还有,北斗第七星‘摇光’的方位角,相较于郭守敬《授时历》的基准测算,也偏了大约半度。”
那一刻,陆星河仿佛看到她的周身有微光在闪烁。
不是因为她说了什么高深的话——事实上,他大半没听懂——而是她谈论那些遥远星辰时,那种绝对笃定、近乎虔诚的专注神情。
她不像一个参观者,更像一位迷失在人间的、严谨而疏离的“星空管理员”。
他的心,被某种无形却极其锋利的东西,精准地击中了。
他立刻动用关系,查到了她的信息:林墨,二十五岁,独立古籍与古天文仪器修复师,师从业内一位隐退的泰斗。
性格……嗯,报告上写的是“沉浸式工作,社交简单,思维模式偏重逻辑与实证”。
很好,很特别。陆星河摩拳擦掌,立刻制定了详尽的“捕获缪斯”计划。
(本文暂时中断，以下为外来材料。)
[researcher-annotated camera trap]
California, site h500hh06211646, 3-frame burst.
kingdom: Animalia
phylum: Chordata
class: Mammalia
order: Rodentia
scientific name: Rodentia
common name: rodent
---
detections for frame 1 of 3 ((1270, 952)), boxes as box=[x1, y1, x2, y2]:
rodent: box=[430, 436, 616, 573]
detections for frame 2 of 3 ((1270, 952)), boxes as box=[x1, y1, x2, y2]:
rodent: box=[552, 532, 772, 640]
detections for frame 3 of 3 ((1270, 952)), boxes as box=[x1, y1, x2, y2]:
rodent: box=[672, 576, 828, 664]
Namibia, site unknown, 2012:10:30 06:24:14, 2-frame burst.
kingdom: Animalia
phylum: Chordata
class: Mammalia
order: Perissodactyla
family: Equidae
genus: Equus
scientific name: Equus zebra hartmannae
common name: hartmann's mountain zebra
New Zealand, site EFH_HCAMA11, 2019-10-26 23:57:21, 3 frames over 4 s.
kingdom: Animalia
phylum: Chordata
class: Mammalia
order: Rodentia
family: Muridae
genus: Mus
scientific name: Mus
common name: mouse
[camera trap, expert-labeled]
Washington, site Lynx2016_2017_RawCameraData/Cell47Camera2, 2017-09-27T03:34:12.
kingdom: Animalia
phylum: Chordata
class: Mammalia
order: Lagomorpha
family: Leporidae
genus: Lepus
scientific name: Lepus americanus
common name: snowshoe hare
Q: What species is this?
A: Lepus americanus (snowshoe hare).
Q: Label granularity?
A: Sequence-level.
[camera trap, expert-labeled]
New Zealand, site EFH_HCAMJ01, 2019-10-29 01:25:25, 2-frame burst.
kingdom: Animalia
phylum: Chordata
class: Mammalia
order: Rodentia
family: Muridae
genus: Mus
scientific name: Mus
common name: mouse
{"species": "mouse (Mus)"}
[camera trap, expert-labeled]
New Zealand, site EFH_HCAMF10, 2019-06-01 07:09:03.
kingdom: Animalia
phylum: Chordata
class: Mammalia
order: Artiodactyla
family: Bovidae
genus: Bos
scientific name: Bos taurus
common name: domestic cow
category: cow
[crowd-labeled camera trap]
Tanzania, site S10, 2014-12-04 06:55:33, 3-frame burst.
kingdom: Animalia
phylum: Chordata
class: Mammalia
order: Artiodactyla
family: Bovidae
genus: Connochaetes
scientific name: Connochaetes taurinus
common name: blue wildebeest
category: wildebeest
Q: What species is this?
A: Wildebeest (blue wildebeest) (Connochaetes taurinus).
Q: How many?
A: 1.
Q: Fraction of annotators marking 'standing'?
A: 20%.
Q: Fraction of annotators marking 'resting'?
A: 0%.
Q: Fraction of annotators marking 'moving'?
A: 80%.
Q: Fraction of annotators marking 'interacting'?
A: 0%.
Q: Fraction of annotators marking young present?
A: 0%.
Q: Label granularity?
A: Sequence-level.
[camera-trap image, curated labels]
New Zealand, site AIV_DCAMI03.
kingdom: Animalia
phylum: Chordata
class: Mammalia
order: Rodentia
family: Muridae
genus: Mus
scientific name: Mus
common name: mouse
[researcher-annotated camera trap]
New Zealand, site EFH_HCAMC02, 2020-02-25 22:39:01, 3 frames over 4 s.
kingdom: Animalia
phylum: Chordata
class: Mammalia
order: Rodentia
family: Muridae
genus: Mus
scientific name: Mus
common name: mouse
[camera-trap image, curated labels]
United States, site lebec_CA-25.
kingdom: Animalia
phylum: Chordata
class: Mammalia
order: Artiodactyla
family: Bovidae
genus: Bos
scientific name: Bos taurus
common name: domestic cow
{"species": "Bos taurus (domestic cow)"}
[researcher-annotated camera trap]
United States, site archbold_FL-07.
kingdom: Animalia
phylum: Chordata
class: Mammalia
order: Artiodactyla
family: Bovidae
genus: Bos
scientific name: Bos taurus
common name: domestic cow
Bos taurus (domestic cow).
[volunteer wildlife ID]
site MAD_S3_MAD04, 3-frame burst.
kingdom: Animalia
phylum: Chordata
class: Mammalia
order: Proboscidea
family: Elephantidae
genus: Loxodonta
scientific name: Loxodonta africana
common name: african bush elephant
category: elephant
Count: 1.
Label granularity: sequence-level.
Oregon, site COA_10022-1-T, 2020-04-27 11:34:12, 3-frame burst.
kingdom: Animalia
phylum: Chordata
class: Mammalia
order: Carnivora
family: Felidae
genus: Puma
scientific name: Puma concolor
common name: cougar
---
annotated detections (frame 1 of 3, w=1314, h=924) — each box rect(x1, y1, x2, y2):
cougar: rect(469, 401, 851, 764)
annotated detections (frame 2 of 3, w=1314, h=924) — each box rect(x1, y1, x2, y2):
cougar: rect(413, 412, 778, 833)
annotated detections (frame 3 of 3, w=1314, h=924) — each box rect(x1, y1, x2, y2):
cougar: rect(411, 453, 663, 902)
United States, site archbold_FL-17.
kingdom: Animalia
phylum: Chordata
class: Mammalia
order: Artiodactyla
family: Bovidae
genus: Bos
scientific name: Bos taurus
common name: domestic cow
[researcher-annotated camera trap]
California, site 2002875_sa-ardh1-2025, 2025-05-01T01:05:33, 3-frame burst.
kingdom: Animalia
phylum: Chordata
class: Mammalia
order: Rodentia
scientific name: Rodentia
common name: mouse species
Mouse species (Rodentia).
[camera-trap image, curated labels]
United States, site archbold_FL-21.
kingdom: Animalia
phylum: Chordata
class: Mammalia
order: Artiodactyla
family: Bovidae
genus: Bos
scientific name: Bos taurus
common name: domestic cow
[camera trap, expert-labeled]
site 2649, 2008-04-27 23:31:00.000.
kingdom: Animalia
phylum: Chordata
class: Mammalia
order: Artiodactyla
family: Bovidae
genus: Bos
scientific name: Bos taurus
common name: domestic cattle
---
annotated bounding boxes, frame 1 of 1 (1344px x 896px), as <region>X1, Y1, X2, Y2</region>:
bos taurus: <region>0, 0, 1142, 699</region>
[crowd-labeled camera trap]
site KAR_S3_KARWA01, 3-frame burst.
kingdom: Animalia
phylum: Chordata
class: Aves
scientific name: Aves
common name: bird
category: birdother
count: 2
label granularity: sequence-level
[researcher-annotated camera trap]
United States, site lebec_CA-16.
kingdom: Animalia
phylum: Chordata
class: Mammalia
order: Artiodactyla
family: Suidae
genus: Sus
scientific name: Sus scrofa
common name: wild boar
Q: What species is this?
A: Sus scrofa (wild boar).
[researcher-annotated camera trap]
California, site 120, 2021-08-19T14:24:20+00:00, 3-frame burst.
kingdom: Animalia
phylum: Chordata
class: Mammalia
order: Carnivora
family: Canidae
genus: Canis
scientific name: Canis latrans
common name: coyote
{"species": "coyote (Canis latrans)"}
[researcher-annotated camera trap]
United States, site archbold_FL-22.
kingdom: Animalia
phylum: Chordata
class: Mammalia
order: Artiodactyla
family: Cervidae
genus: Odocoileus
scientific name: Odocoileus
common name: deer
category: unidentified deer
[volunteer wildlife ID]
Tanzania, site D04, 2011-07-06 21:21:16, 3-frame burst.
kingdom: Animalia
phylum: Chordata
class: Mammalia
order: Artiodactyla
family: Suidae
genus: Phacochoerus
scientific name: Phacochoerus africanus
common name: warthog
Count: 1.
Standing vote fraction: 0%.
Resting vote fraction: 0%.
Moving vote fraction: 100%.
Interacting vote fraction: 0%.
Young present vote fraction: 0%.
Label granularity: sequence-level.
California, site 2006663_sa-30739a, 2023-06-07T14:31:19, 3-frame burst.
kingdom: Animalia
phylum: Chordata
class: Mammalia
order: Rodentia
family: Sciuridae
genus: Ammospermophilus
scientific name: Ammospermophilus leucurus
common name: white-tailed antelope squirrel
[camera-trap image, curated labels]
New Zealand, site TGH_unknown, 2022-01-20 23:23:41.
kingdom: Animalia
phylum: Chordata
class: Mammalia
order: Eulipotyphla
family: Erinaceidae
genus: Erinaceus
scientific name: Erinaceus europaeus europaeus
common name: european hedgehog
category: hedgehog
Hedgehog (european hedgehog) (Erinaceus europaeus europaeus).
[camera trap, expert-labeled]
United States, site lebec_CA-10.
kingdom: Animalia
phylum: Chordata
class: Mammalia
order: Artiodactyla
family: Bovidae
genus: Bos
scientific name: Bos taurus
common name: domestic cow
他相信,没有女人能抵抗他营造的浪漫攻势。
于是,便有了接下来一系列啼笑皆非的追求。
他包下全市最贵的旋转餐厅,在云层之上享用烛光晚餐。他指着窗外的万家灯火,说:“墨墨,你看,这里的夜景,是不是最接近空间站俯瞰地球时,那种繁华与孤寂交织的感觉?”
林墨切着盘中的牛排,头也没抬:“根据国际空间站的轨道高度约400公里,其视角下的地球边缘呈弧形,城市灯光带模糊成片,与大气辉光交织。
你所说的‘孤寂感’,更多源于宇航员所处的极端封闭环境及心理效应,与我们在海拔553米的建筑内观看的平面夜景,存在本质区别。”
她顿了顿,用叉子指了指巨大的落地窗,“而且,由于这块玻璃的折射率和轻微形变,我们看到的星象位置存在系统性偏差。”
一顿价值不菲的晚餐,最终在关于玻璃折射率的讨论中结束。
他不死心,花重金通过商业机构,购买了一颗小行星的命名权,将精美的认证证书送到她工作室。
林墨收到后,礼貌地给他发了条微信:“陆作家,谢谢你的礼物。